8, pAg was adjusted to 8.8 to prepare a seed emulsion. This seed emulsion contains 1 mol of Ag and 8 mol of gelatin per kg of emulsion.
It was a tabular grain containing 0 g, an average equivalent circle diameter of 1.46 μm, a variation coefficient of an equivalent circle diameter of 28%, an average thickness of 0.046 μm, and an average aspect ratio of 32.

(Formation of Core) 134 g of the above seed emulsion a,
KBr 1.9g, average molecular weight 100,000
Keep 1200 ml of an aqueous solution containing 22 g of ratin at 75 ° C
It was stirred. AgNO ₃(43.9 g) aqueous solution and KBr water
A solution and an aqueous gelatin solution having a molecular weight of 20,000 are disclosed in Japanese Patent Laid-Open No.
Coupling Induction Type Stirrer
25 minutes before mixing just before addition in another chamber with
Added over time.
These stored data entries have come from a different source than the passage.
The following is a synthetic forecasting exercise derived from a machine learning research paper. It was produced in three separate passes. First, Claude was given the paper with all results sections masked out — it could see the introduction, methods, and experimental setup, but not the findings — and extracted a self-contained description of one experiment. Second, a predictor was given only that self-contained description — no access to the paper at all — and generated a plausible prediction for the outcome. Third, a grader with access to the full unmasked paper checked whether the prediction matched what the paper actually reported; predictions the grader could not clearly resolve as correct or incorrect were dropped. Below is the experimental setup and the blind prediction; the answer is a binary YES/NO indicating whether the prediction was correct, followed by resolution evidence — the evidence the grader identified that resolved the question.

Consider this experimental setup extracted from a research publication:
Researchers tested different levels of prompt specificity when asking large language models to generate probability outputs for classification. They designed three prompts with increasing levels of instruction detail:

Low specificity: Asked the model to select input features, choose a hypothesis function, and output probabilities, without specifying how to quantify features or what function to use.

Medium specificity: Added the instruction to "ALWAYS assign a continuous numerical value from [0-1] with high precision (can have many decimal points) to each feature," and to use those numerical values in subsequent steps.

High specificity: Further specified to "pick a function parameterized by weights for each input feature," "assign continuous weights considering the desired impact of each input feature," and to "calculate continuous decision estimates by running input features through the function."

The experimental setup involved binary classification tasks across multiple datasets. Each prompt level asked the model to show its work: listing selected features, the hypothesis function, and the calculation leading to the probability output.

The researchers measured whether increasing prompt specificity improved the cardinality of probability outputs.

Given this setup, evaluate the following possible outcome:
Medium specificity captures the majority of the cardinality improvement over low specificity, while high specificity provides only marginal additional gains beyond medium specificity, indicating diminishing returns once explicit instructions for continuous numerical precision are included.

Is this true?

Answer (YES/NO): NO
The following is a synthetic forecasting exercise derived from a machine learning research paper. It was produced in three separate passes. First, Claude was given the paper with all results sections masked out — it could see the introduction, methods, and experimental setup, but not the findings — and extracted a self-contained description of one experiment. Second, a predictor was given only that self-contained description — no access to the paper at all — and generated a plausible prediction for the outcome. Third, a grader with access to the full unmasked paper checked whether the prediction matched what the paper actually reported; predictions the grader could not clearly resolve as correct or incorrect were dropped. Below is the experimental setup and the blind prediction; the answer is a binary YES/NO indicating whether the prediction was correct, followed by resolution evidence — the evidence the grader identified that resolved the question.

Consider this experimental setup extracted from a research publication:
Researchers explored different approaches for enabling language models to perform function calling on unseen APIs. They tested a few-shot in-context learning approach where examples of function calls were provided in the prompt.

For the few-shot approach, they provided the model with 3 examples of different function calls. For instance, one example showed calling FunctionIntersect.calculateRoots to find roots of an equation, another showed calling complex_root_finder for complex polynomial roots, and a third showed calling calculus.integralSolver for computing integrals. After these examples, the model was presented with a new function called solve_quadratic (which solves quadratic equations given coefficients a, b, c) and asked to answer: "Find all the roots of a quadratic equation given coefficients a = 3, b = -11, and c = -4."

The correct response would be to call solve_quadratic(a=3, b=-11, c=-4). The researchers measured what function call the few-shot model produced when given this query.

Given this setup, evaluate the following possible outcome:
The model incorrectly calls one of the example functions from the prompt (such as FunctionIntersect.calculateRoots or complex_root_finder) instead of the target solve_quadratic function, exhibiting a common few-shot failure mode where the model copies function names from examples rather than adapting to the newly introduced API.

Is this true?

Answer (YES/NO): YES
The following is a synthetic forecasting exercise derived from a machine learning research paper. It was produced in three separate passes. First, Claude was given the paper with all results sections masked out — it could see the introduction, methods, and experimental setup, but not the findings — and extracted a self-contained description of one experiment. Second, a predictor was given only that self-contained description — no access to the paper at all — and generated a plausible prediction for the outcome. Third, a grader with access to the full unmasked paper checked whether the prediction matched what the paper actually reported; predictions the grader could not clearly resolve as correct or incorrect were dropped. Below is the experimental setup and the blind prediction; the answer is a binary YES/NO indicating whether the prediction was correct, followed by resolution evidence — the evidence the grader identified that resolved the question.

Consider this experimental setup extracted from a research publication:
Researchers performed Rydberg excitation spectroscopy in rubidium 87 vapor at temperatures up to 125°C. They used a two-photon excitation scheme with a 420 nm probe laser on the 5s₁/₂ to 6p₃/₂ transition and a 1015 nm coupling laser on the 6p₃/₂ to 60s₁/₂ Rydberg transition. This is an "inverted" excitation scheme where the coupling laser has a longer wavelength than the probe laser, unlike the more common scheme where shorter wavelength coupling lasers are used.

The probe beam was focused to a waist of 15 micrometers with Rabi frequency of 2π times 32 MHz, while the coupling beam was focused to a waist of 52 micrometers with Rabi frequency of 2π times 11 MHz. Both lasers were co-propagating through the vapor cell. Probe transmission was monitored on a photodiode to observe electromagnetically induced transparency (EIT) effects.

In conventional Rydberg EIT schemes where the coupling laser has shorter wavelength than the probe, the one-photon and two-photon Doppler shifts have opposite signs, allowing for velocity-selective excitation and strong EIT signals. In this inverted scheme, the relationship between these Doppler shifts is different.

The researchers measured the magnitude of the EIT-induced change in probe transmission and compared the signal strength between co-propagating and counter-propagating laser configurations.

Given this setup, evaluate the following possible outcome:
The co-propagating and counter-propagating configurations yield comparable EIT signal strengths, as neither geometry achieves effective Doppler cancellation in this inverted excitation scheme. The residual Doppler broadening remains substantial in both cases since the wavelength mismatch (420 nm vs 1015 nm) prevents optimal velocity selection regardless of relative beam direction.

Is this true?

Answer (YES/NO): YES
At this time, adjust the silver potential to the saturated calomel electrode.
To -40 mV.

(Formation of First Shell) After the formation of the core particles, an AgNO ₃ (43.9 g) aqueous solution, a KBr aqueous solution, and a gelatin aqueous solution having a molecular weight of 20,000 are mixed immediately before addition in another chamber in the same manner as above. Added over minutes. At this time, the silver potential was set to −40 with respect to the saturated calomel electrode.
kept at mV.

(Formation of Second Shell) After the formation of the first shell, an AgNO ₃ (42.6 g) aqueous solution, a KBr aqueous solution, and a gelatin aqueous solution having a molecular weight of 20000 are mixed in a separate chamber just before the addition. Added over 17 minutes. At this time, the silver potential was set to −20 with respect to the saturated calomel electrode.
kept at mV. Then, the temperature was lowered to 55 ° C.

(Formation of Third Shell) After the formation of the second shell, the silver potential was adjusted to −55 mV and AgNO ₃ (7.
1 g) aqueous solution and KI (6.9 g) aqueous solution and molecular weight 200
A gelatin aqueous solution of No. 00 was mixed just before the addition in another chamber in the same manner and added over 5 minutes.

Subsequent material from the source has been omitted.